If people seem to be working together, a Korach always comes along to cause dissension. If there is a good leader at the head of the community, expect a Korach to try to undermine him. If there is a dream to dream, a vision to implement, a plan to construct, there will be a Korach who will assure you that it isn’t going to work.
Korach is also the master of misrepresentation. If truth can be distorted and words twisted, you can be certain that Korach is somewhere around. His tongue is smooth and you are almost tempted to believe him, and that is precisely when there is danger.
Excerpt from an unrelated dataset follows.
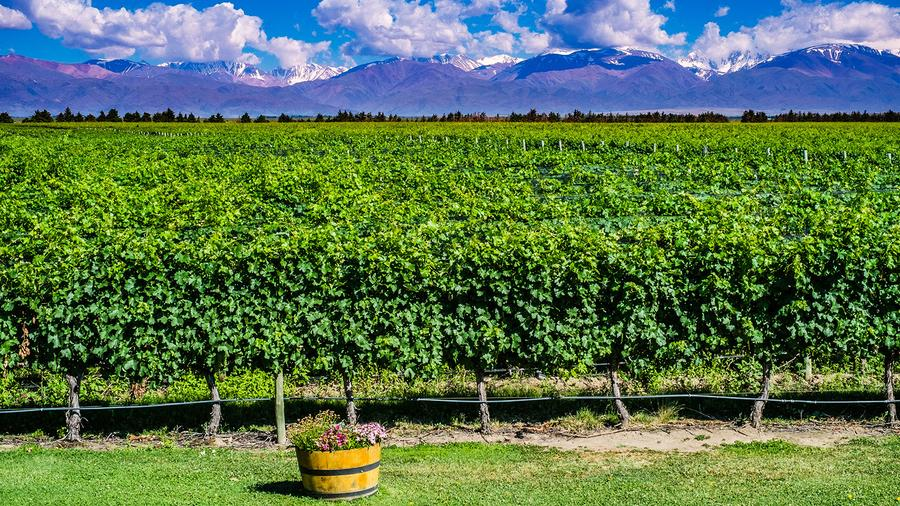 Snowmelt from the Andes mountain range provides vital water for vineyards in Mendoza.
Think about his eloquent claim, “All the congregation, every one of them, are holy” (Num. 16:3). He made everybody feel good. We’re all holy! What a relief! One and all were congratulating themselves when they heard his words.
One and all? Apparently with one exception. Moses heard what Korach said, and he collapsed: “he fell upon his face” (verse 4). What upset him so much? Probably the assertion that everyone was holy.
Moses was a realist, who knew the real truth, that many of the congregation were tzaddikim, but some weren’t. There were sinners, cynics and rascals as in every community. What would a Moses have said about his people? Not that all were holy, but that they all could be. With an effort each one could rise high, but they were not all there yet.
There was a World War II song, “Bless ’em all, bless ’em all, the short and the tall.” We say that too. God, bless ‘em all, even the ones who aren’t yet holy. Help ’em to see what they can do with their lives. Help ’em to increase their holiness.